No que se refere à prática de feminicídios, de acordo com os números apresentados pelo relatório do Fórum Brasileiro de Segurança Pública, ao comparar o período acumulado entre março e maio de 2019 e de 2020, alguns estados lideram o ranking de crescimento de casos: Acre, com um aumento de 400%, de 1 (2019) para 5 (2020) casos; e Mato Grosso, com acréscimo de 157,1%, de 7 (2019) para 18 (2020) casos. Já no Maranhão, o índice foi de 81,8%, de 11 (2019) para 20 (2020) casos. No Pará, o crescimento foi de 75%, de 8 (2019) para 14 (2020) casos. De outro lado, alguns estados apresentaram reduções, como Amapá (100%); Rio de Janeiro (44%) e Espírito Santo (42,9%).
Quanto à prática de homicídios dolosos contra vítimas do sexo feminino, houve um aumento expressivo, atribuindo-se aos seguintes estados os respectivos percentuais: Ceará (208%), Acre (100%) e Rio Grande do Norte (75%) no período compreendido entre março e maio de 2019 e de 2020.
Por outro lado, nos demais tipos de violência, entre os 12 estados mapeados pela Nota Técnica do Fórum Brasileiro de Segurança Pública, os dados indicam uma redução. No período entre março e maio de 2019 e de 2020, o delito de lesão corporal dolosa decorrente de violência doméstica teve queda de 27,2%; os crimes de violência sexual apresentaram redução de 50,5%; e o crime de ameaça teve decréscimo de 32,7%.
No intuito de coibir a violência cometida contra a mulher, em situação doméstica ou familiar, a Lei Maria da Penha (Lei n. 11.340/2006) descreve medidas protetivas e de urgência a serem solicitadas à autoridade policial pelo Ministério Público, pela Defensoria Pública e por outros órgãos competentes, sobre as quais o juiz deve manifestar-se, concedendo-as ou não, no prazo de até 48 horas.

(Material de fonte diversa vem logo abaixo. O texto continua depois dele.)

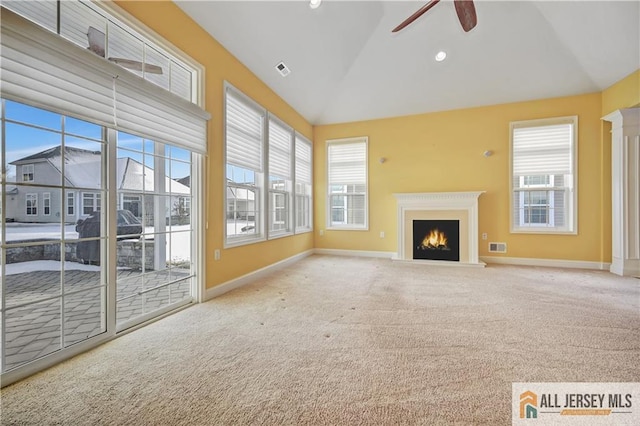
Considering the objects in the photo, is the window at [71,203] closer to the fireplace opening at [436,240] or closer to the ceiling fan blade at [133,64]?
the ceiling fan blade at [133,64]

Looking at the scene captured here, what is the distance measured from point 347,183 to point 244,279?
3216 millimetres

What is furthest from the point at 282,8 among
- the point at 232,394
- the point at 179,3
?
the point at 232,394

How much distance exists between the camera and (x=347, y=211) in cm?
596

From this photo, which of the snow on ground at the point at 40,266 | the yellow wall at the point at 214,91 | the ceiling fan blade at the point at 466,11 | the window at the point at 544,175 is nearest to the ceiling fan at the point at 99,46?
the yellow wall at the point at 214,91

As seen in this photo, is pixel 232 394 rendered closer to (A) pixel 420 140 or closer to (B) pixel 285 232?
(B) pixel 285 232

No entanto, fato curioso é que, nestes tempos de pandemia, os dados também indicam uma diminuição dos números relacionados à concessão e à implementação de medidas protetivas de urgência, fundamentais para as mulheres. A variação observada aciona um alerta ao Estado e faz surgir a necessidade de apurar se essas mulheres estão sendo impedidas de ter acesso à rede de proteção e aos canais de denúncia.
A violência letal não pode ser ocultada pela sua própria natureza. Contudo, os demais tipos de violência, embora graves, podem ser encobertos, sobretudo nos casos em que as vítimas permanecem com os agressores no mesmo ambiente.
Diante de todo esse cenário e, principalmente, da forma como a violência contra a mulher está disseminada nos diferentes continentes, por semelhança, é possível considerá-la uma pandemia, pois se prolifera como um vírus para o qual ainda não se encontrou a solução definitiva.
Débora Veneral é advogada e diretora da Escola Superior de Gestão Pública, Política, Jurídica e Segurança do Centro Universitário Internacional Uninter.